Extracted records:
-- START --

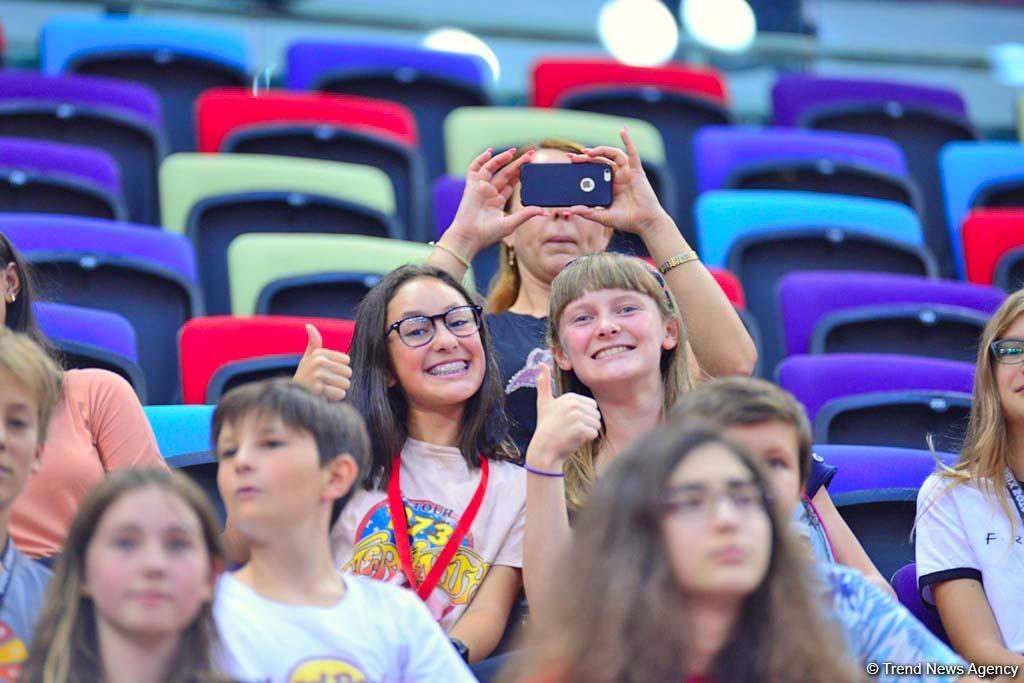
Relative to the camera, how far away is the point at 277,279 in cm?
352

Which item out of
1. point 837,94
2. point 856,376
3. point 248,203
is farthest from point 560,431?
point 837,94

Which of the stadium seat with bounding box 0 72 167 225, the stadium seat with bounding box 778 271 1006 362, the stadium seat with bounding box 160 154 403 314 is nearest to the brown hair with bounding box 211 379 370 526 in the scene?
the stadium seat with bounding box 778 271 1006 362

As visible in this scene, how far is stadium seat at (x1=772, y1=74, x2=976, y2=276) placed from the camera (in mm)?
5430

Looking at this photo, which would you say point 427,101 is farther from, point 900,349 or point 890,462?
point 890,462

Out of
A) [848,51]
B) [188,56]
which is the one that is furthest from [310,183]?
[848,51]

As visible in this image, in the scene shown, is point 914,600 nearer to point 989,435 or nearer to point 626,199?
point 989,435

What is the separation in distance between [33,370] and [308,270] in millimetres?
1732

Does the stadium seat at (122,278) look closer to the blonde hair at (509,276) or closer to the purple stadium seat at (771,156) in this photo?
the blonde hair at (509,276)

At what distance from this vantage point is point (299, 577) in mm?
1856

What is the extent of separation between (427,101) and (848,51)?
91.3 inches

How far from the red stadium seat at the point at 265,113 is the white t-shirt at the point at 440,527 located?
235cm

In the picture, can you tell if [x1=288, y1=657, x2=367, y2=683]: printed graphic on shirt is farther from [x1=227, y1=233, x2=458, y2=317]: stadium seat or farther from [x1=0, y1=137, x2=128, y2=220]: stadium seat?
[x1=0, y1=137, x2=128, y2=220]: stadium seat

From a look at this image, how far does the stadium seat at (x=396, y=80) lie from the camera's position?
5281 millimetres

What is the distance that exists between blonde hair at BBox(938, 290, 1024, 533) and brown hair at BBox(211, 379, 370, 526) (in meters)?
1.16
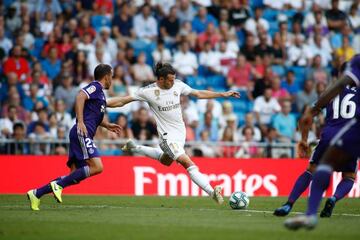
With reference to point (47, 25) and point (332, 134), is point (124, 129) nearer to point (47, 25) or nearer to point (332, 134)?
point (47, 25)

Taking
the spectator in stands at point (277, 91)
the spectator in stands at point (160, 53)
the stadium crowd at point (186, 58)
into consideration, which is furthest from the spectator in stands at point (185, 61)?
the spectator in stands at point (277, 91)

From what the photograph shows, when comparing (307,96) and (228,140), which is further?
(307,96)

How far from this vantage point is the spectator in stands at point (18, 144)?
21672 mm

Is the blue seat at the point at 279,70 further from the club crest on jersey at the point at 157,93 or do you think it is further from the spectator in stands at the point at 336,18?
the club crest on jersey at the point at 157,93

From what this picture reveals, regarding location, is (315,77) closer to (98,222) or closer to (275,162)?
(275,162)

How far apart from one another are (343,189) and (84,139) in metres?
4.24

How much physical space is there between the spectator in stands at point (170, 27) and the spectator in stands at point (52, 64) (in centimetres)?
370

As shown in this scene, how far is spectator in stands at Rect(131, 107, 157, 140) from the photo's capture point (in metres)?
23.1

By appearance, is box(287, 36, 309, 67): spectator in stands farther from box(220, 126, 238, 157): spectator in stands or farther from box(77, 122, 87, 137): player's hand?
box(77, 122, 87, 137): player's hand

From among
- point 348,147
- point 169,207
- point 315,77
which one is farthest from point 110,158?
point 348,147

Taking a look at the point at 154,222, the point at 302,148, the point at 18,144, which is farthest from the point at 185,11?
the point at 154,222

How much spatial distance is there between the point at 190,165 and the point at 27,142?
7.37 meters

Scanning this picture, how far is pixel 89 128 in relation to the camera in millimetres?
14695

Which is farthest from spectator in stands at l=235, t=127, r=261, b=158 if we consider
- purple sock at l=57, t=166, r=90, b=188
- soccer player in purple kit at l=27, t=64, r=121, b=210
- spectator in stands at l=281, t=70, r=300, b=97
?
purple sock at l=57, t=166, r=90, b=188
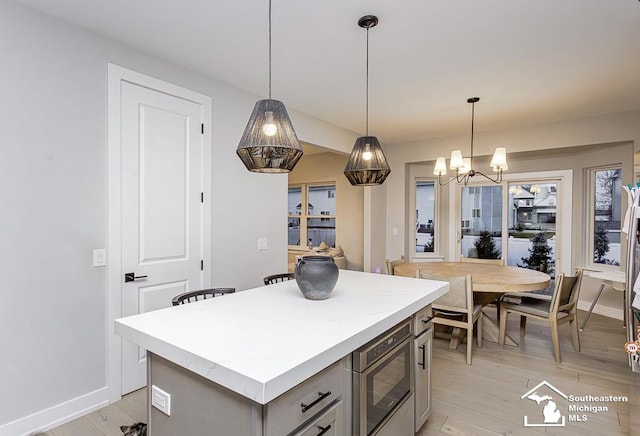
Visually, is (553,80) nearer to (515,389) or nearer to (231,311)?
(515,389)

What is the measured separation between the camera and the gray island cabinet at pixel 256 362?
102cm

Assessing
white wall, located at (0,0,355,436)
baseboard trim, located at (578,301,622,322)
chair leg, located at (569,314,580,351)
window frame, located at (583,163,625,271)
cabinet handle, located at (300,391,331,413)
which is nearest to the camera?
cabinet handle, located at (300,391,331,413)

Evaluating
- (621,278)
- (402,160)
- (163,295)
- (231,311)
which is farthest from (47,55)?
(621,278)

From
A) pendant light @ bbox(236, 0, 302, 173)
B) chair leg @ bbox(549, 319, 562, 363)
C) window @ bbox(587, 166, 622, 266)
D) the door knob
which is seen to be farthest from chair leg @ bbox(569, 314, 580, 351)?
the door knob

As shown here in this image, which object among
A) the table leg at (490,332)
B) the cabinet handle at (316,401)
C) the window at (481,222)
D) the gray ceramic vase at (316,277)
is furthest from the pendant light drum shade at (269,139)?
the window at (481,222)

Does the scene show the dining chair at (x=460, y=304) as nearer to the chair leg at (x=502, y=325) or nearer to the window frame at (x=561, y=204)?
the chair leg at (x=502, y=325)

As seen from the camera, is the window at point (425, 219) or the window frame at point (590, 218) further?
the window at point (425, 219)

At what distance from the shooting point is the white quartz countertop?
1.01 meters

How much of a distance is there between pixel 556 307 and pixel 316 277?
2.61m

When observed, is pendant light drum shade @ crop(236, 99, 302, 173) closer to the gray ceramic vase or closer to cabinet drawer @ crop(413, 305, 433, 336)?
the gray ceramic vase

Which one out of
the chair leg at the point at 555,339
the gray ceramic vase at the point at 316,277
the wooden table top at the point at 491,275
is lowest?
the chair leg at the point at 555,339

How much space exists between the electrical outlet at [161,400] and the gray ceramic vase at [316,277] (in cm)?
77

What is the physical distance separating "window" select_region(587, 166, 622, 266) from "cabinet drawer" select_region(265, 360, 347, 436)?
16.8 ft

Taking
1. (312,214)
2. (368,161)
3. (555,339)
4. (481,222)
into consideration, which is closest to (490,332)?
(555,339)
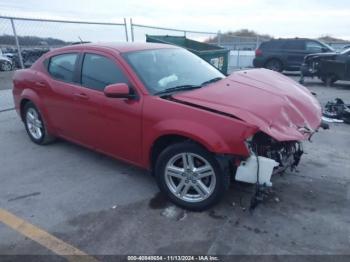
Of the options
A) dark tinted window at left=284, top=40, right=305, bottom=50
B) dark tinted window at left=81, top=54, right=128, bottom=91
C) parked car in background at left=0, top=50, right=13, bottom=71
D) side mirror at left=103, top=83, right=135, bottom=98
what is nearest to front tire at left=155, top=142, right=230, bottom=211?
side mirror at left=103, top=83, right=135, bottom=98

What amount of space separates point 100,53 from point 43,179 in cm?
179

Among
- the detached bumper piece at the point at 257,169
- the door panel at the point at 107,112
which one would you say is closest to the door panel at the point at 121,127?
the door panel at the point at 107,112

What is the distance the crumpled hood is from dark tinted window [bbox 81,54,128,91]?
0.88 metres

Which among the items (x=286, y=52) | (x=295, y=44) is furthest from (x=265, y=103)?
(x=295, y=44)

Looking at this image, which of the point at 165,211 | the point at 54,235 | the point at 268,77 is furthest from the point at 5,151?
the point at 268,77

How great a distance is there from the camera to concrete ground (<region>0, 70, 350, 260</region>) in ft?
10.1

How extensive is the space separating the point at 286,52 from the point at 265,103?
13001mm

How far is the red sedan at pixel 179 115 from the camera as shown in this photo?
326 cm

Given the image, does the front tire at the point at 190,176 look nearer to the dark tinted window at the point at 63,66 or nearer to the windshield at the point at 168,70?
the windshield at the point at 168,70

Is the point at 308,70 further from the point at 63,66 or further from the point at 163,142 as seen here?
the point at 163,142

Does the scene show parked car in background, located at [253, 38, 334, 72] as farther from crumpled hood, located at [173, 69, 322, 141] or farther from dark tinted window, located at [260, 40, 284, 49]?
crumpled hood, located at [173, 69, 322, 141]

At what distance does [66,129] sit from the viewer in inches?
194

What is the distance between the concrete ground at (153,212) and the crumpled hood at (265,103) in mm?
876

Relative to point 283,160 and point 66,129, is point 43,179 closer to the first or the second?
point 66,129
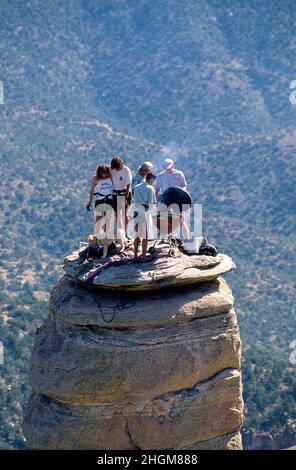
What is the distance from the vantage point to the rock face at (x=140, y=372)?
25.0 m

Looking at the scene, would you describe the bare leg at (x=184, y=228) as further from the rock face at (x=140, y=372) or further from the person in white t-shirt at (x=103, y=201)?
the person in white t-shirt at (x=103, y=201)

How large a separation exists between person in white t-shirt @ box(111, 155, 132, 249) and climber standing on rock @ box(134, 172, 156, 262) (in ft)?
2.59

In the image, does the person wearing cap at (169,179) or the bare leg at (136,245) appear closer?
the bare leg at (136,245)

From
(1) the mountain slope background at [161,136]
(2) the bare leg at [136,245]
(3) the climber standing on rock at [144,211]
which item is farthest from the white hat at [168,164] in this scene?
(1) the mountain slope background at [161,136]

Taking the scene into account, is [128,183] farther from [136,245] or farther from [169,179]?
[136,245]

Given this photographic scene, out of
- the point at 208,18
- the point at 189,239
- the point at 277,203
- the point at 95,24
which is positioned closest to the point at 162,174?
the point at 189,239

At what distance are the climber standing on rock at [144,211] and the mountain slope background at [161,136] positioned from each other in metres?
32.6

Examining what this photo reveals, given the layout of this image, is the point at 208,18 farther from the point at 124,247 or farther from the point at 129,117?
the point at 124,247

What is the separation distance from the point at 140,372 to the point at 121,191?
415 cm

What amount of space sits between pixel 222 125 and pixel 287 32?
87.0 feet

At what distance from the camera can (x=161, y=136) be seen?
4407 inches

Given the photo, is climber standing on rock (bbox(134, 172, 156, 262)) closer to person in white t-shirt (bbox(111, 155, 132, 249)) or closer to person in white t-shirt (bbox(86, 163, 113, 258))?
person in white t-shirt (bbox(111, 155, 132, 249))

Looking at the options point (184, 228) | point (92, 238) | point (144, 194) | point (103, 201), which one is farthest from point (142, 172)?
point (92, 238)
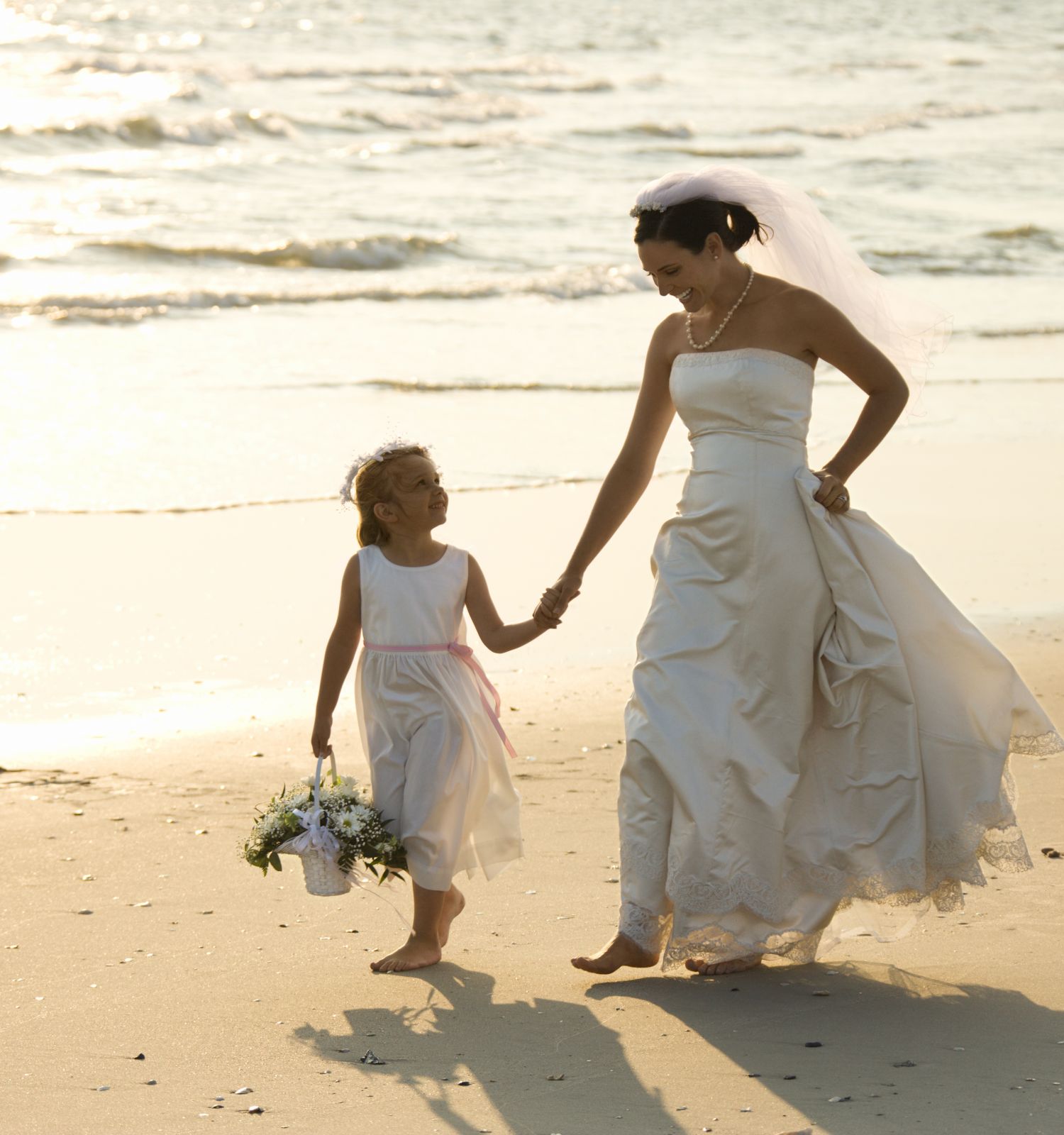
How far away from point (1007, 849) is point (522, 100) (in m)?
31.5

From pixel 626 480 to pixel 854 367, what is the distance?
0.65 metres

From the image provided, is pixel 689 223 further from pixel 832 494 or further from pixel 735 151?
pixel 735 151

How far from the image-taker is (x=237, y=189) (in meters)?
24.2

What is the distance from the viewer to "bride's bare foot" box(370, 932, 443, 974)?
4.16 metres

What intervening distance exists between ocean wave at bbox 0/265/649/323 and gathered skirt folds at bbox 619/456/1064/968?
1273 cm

-- END --

Goal of the exercise: Copy out the material from the line with "Visually, is (553,80)" to the line with "1.01 meters", both included, leaving every line unchanged.

Response:
Visually, is (553,80) nearer to (515,389) or nearer to (231,311)?
(515,389)

What is the measured separation between the camera and the gray island cabinet at pixel 256 362?
102cm

Assessing
white wall, located at (0,0,355,436)
baseboard trim, located at (578,301,622,322)
chair leg, located at (569,314,580,351)
window frame, located at (583,163,625,271)
cabinet handle, located at (300,391,331,413)
which is nearest to the camera?
cabinet handle, located at (300,391,331,413)

Evaluating
- (621,278)
- (402,160)
- (163,295)
- (231,311)
which is farthest from (47,55)?
(621,278)

From
A) pendant light @ bbox(236, 0, 302, 173)
B) chair leg @ bbox(549, 319, 562, 363)
C) window @ bbox(587, 166, 622, 266)
D) the door knob
which is seen to be farthest from chair leg @ bbox(569, 314, 580, 351)?
the door knob

As shown here in this image, which object among
A) the table leg at (490,332)
B) the cabinet handle at (316,401)
C) the window at (481,222)
D) the gray ceramic vase at (316,277)
is furthest from the pendant light drum shade at (269,139)?
the window at (481,222)

Does the scene show the dining chair at (x=460, y=304) as nearer to the chair leg at (x=502, y=325) or nearer to the window frame at (x=561, y=204)?
the chair leg at (x=502, y=325)

As seen from the camera, is the window at point (425, 219) or the window frame at point (590, 218) further?
the window at point (425, 219)

At what distance from the shooting point is the white quartz countertop?
1.01 meters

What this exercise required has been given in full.